Data provided
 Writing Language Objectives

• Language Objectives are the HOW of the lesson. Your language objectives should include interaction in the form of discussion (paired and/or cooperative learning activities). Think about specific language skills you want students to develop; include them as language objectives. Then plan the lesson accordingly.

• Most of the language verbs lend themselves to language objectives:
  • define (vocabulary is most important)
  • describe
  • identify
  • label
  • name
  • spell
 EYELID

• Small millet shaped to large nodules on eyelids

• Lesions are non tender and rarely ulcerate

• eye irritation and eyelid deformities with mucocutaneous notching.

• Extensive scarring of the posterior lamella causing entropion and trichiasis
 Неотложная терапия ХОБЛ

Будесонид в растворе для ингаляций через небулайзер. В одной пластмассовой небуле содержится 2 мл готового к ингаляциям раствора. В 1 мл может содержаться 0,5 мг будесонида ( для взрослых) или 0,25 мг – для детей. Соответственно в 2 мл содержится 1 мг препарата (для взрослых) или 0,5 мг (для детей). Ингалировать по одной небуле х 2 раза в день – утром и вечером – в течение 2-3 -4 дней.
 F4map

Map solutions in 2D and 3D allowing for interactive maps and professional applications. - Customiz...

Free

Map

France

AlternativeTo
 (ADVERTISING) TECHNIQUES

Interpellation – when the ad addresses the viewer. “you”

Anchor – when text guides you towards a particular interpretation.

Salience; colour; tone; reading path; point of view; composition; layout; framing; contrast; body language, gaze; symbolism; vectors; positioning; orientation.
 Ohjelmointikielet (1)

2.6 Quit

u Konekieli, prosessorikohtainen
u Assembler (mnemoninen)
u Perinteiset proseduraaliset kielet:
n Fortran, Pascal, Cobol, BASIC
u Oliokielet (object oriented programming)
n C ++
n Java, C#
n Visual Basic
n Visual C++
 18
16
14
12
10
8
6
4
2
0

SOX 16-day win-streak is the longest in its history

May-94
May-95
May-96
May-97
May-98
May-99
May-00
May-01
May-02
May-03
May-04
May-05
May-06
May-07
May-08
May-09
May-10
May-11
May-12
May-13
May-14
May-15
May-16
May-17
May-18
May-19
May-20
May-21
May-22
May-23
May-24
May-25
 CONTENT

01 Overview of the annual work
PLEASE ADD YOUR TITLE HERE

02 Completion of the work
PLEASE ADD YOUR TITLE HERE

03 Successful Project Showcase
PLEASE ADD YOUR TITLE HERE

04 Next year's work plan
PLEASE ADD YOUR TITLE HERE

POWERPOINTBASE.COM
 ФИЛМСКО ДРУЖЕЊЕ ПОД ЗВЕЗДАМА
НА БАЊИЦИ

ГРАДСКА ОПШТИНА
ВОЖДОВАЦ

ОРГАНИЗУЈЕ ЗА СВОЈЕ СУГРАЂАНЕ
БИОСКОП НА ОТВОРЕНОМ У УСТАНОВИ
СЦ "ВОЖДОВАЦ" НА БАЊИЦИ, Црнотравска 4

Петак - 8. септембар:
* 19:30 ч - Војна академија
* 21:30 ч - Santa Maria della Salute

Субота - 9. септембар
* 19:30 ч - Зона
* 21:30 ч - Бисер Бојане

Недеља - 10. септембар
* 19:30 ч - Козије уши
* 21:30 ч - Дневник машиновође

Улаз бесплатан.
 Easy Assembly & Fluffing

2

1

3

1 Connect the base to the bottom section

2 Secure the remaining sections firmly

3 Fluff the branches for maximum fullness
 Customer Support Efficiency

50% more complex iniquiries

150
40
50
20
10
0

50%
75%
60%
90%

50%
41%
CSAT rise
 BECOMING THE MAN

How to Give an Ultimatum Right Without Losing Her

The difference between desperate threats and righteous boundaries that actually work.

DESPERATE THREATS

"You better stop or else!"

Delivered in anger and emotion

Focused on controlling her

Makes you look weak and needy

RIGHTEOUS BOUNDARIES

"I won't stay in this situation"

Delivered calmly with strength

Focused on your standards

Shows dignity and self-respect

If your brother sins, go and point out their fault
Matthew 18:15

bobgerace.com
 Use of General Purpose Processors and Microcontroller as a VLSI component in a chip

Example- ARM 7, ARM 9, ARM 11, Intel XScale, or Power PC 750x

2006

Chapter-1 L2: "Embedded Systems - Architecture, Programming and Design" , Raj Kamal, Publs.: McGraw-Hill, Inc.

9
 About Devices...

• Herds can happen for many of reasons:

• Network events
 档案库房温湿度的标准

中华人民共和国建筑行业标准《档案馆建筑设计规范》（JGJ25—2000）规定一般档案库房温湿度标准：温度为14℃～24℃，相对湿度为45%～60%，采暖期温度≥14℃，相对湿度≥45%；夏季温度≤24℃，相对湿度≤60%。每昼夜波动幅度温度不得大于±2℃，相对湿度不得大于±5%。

Task statement
Your task is to transcribe the material exactly.

Output
 Writing Language Objectives

• Language Objectives are the HOW of the lesson. Your language objectives should include interaction in the form of discussion (paired and/or cooperative learning activities). Think about specific language skills you want students to develop; include them as language objectives. Then plan the lesson accordingly.

• Most of the language verbs lend themselves to language objectives:
  • define (vocabulary is most important)
  • describe
  • identify
  • label
  • name
  • spell
 EYELID

• Small millet shaped to large nodules on eyelids

• Lesions are non tender and rarely ulcerate

• eye irritation and eyelid deformities with mucocutaneous notching.

• Extensive scarring of the posterior lamella causing entropion and trichiasis
 Неотложная терапия ХОБЛ

Будесонид в растворе для ингаляций через небулайзер. В одной пластмассовой небуле содержится 2 мл готового к ингаляциям раствора. В 1 мл может содержаться 0,5 мг будесонида ( для взрослых) или 0,25 мг – для детей. Соответственно в 2 мл содержится 1 мг препарата (для взрослых) или 0,5 мг (для детей). Ингалировать по одной небуле х 2 раза в день – утром и вечером – в течение 2-3 -4 дней.
 F4map

Map solutions in 2D and 3D allowing for interactive maps and professional applications. - Customiz...

Free

Map

France

AlternativeTo
 (ADVERTISING) TECHNIQUES

Interpellation – when the ad addresses the viewer. “you”

Anchor – when text guides you towards a particular interpretation.

Salience; colour; tone; reading path; point of view; composition; layout; framing; contrast; body language, gaze; symbolism; vectors; positioning; orientation.
 Ohjelmointikielet (1)

2.6 Quit

u Konekieli, prosessorikohtainen
u Assembler (mnemoninen)
u Perinteiset proseduraaliset kielet:
n Fortran, Pascal, Cobol, BASIC
u Oliokielet (object oriented programming)
n C ++
n Java, C#
n Visual Basic
n Visual C++
 18
16
14
12
10
8
6
4
2
0

SOX 16-day win-streak is the longest in its history

May-94
May-95
May-96
May-97
May-98
May-99
May-00
May-01
May-02
May-03
May-04
May-05
May-06
May-07
May-08
May-09
May-10
May-11
May-12
May-13
May-14
May-15
May-16
May-17
May-18
May-19
May-20
May-21
May-22
May-23
May-24
May-25
 CONTENT

01 Overview of the annual work
PLEASE ADD YOUR TITLE HERE

02 Completion of the work
PLEASE ADD YOUR TITLE HERE

03 Successful Project Showcase
PLEASE ADD YOUR TITLE HERE

04 Next year's work plan
PLEASE ADD YOUR TITLE HERE

POWERPOINTBASE.COM
 ФИЛМСКО ДРУЖЕЊЕ ПОД ЗВЕЗДАМА
НА БАЊИЦИ

ГРАДСКА ОПШТИНА
ВОЖДОВАЦ

ОРГАНИЗУЈЕ ЗА СВОЈЕ СУГРАЂАНЕ
БИОСКОП НА ОТВОРЕНОМ У УСТАНОВИ
СЦ "ВОЖДОВАЦ" НА БАЊИЦИ, Црнотравска 4

Петак - 8. септембар:
* 19:30 ч - Војна академија
* 21:30 ч - Santa Maria della Salute

Субота - 9. септембар
* 19:30 ч - Зона
* 21:30 ч - Бисер Бојане

Недеља - 10. септембар
* 19:30 ч - Козије уши
* 21:30 ч - Дневник машиновође

Улаз бесплатан.
 Easy Assembly & Fluffing

2

1

3

1 Connect the base to the bottom section

2 Secure the remaining sections firmly

3 Fluff the branches for maximum fullness
 Customer Support Efficiency

50% more complex iniquiries

150
40
50
20
10
0

50%
75%
60%
90%

50%
41%
CSAT rise
 BECOMING THE MAN

How to Give an Ultimatum Right Without Losing Her

The difference between desperate threats and righteous boundaries that actually work.

DESPERATE THREATS

"You better stop or else!"

Delivered in anger and emotion

Focused on controlling her

Makes you look weak and needy

RIGHTEOUS BOUNDARIES

"I won't stay in this situation"

Delivered calmly with strength

Focused on your standards

Shows dignity and self-respect

If your brother sins, go and point out their fault
Matthew 18:15

bobgerace.com
 Use of General Purpose Processors and Microcontroller as a VLSI component in a chip

Example- ARM 7, ARM 9, ARM 11, Intel XScale, or Power PC 750x

2006

Chapter-1 L2: "Embedded Systems - Architecture, Programming and Design" , Raj Kamal, Publs.: McGraw-Hill, Inc.

9
 About Devices...

• Herds can happen for many of reasons:

• Network events
 档案库房温湿度的标准

中华人民共和国建筑行业标准《档案馆建筑设计规范》（JGJ25—2000）规定一般档案库房温湿度标准：温度为14℃～24℃，相对湿度为45%～60%，采暖期温度≥14℃，相对湿度≥45%；夏季温度≤24℃，相对湿度≤60%。每昼夜波动幅度温度不得大于±2℃，相对湿度不得大于±5%。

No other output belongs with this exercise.